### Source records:
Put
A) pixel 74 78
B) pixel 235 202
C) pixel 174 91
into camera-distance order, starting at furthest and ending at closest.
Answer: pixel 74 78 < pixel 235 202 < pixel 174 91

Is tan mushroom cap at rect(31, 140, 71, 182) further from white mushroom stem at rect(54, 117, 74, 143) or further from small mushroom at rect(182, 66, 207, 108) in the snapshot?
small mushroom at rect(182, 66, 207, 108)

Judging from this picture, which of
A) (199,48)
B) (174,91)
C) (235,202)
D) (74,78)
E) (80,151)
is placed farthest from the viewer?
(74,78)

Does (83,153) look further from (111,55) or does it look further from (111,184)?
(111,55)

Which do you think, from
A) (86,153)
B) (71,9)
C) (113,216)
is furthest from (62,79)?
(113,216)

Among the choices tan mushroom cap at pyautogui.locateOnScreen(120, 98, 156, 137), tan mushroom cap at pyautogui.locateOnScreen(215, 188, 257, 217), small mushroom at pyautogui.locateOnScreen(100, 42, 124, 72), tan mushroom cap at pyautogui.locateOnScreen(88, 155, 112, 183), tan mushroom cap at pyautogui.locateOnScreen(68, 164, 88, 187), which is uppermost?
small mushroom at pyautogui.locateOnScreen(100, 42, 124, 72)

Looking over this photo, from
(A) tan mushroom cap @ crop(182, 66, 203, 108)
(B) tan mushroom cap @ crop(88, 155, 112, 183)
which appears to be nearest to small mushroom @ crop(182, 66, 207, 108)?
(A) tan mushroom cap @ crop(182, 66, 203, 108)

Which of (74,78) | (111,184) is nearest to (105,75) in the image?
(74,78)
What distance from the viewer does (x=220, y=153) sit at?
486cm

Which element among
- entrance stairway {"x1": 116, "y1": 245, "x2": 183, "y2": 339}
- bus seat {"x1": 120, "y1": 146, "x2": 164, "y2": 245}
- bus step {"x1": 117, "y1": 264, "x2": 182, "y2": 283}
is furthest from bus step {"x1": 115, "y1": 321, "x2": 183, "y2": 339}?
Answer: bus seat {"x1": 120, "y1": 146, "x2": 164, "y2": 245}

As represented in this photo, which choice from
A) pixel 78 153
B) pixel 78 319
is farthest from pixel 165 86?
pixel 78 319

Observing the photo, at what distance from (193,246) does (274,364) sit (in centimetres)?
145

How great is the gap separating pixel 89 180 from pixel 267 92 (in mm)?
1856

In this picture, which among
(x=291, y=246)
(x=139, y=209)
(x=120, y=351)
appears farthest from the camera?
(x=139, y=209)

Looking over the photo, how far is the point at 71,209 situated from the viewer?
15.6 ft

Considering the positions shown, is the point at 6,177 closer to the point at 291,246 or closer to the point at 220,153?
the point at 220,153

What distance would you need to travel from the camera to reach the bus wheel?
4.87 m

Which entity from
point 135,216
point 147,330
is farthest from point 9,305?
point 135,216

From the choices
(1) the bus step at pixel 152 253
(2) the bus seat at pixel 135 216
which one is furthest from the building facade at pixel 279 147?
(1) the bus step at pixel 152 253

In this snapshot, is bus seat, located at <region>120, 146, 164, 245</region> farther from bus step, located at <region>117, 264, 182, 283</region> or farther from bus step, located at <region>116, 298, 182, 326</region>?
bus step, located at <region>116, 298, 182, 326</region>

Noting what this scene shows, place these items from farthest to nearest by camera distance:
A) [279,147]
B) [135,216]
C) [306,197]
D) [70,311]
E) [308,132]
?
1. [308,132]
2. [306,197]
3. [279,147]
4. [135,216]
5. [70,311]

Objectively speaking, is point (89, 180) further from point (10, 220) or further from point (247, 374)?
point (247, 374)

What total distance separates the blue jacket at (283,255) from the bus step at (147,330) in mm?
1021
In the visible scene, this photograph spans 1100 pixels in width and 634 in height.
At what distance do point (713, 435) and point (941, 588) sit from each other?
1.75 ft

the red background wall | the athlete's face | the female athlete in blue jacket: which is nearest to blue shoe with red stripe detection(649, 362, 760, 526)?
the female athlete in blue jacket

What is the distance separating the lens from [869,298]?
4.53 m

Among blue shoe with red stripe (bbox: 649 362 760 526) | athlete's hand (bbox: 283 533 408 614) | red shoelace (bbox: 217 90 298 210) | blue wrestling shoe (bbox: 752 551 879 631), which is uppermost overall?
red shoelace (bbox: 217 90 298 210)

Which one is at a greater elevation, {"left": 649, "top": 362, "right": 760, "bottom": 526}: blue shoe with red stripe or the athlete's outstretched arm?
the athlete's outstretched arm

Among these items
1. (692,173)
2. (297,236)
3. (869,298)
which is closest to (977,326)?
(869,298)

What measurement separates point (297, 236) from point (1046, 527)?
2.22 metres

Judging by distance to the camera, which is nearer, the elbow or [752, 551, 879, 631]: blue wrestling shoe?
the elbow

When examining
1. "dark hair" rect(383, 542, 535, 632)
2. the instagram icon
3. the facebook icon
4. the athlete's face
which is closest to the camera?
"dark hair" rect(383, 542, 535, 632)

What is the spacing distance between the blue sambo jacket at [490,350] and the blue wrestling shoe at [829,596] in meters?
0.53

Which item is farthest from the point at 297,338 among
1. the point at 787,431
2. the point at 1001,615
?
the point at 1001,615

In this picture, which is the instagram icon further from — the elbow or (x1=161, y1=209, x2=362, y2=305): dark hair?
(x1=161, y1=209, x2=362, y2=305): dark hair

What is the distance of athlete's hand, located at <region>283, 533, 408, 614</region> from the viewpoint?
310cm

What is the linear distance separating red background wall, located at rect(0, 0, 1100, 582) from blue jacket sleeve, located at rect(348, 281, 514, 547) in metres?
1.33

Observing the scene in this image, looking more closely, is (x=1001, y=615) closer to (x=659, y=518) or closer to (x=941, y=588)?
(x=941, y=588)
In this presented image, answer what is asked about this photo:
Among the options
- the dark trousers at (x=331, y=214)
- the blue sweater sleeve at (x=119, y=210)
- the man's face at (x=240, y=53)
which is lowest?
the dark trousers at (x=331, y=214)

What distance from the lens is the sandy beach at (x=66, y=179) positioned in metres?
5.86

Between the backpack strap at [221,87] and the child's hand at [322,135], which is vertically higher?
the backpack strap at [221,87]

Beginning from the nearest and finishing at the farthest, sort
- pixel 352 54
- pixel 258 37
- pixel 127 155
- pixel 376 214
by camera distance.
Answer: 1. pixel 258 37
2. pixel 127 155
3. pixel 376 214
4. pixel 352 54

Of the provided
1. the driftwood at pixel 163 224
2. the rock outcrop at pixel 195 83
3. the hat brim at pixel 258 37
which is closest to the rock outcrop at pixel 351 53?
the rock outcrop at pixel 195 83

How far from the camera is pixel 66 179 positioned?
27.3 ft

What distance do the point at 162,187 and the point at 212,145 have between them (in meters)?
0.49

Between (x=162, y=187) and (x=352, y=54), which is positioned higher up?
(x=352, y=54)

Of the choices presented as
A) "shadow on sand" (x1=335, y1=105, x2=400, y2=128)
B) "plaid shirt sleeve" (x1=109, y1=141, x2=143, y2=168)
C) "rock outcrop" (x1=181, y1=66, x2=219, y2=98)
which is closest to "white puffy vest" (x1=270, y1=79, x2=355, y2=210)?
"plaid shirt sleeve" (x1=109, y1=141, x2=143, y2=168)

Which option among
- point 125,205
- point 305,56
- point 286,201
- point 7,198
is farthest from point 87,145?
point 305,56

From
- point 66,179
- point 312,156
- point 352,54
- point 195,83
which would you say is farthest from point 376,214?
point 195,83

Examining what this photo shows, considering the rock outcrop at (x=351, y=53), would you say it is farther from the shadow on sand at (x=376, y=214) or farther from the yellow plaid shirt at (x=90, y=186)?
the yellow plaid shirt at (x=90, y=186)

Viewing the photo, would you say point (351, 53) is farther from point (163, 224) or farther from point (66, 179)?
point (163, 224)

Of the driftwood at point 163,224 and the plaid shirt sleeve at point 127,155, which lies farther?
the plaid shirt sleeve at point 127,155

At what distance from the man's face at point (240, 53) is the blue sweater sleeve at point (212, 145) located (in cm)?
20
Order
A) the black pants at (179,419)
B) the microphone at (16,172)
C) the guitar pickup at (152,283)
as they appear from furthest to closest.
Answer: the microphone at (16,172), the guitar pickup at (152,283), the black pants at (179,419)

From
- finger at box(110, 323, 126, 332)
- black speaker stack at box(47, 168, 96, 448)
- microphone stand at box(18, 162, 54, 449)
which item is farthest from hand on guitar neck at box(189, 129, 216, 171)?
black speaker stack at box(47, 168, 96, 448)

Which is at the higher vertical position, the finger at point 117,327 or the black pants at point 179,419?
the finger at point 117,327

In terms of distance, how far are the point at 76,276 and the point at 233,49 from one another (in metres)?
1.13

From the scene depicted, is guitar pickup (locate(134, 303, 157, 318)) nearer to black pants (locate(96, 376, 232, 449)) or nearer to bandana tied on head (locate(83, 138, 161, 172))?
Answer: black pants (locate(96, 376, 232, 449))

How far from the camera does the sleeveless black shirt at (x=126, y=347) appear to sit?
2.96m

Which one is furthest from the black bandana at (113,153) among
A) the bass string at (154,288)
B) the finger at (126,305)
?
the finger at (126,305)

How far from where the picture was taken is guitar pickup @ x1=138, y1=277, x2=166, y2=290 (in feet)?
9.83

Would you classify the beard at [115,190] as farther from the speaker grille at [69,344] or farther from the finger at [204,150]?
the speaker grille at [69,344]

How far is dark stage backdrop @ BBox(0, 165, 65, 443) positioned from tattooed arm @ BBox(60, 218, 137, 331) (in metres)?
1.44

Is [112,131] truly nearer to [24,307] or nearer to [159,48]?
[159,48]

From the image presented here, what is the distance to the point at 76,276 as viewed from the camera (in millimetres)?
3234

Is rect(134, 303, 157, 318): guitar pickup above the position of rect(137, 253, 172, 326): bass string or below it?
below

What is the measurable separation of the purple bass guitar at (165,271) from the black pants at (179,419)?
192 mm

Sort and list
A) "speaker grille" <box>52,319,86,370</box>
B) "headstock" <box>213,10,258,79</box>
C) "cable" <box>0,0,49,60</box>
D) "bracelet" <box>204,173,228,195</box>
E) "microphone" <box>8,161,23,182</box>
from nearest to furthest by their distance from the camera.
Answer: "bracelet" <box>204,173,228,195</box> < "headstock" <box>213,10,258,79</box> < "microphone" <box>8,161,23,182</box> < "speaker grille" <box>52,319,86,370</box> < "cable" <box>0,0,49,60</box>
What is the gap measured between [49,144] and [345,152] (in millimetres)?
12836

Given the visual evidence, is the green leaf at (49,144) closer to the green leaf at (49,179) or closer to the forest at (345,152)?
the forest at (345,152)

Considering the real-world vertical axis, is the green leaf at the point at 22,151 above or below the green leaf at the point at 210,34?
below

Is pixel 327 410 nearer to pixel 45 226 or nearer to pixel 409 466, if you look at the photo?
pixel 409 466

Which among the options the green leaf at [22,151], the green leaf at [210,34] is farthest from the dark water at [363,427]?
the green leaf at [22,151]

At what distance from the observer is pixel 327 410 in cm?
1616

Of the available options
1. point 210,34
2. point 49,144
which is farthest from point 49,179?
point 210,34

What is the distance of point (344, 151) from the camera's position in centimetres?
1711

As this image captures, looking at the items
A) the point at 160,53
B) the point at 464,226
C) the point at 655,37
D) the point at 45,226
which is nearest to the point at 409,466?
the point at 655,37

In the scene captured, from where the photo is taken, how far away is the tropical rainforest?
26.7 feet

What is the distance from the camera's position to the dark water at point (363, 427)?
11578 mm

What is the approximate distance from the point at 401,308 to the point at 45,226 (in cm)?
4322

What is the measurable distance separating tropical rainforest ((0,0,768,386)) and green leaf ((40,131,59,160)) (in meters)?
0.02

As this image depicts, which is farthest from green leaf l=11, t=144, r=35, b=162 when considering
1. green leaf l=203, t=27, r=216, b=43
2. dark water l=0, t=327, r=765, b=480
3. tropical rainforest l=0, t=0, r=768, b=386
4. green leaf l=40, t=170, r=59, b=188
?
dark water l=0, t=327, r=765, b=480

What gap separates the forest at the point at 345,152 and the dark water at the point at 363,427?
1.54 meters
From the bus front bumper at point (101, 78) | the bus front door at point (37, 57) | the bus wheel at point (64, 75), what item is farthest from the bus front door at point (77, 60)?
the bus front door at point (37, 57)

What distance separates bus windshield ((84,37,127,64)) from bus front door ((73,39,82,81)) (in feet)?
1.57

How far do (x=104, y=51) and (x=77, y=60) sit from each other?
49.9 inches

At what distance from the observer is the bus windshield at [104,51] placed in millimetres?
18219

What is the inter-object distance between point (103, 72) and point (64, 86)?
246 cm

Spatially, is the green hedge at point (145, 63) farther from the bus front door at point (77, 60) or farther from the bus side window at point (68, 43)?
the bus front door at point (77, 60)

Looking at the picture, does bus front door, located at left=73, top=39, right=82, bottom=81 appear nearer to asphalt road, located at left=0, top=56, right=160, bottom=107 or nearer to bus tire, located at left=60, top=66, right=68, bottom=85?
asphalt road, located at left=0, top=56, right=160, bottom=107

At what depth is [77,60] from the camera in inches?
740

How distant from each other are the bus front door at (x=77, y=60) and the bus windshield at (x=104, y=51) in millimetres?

### TASK INSTRUCTIONS:
Copy the records verbatim, starting at the line containing "How far do (x=104, y=51)" and continuing through the last line of the records, both ends included.

### TASK SOLUTION:
How far do (x=104, y=51) and (x=77, y=60) sit from each other?
49.9 inches

At what distance from the observer is the bus windshield at [104,51] placed in millimetres?
18219

What is the inter-object distance between point (103, 72) and point (64, 86)?
246 cm

Spatially, is the green hedge at point (145, 63) farther from the bus front door at point (77, 60) or farther from the bus side window at point (68, 43)?
the bus front door at point (77, 60)

Looking at the picture, does bus front door, located at left=73, top=39, right=82, bottom=81 appear nearer to asphalt road, located at left=0, top=56, right=160, bottom=107 or nearer to bus tire, located at left=60, top=66, right=68, bottom=85?
asphalt road, located at left=0, top=56, right=160, bottom=107

At what depth is [77,60] from the camera in inches?
740

How distant from each other are the bus front door at (x=77, y=60) and the bus windshield at (x=104, y=51) in millimetres?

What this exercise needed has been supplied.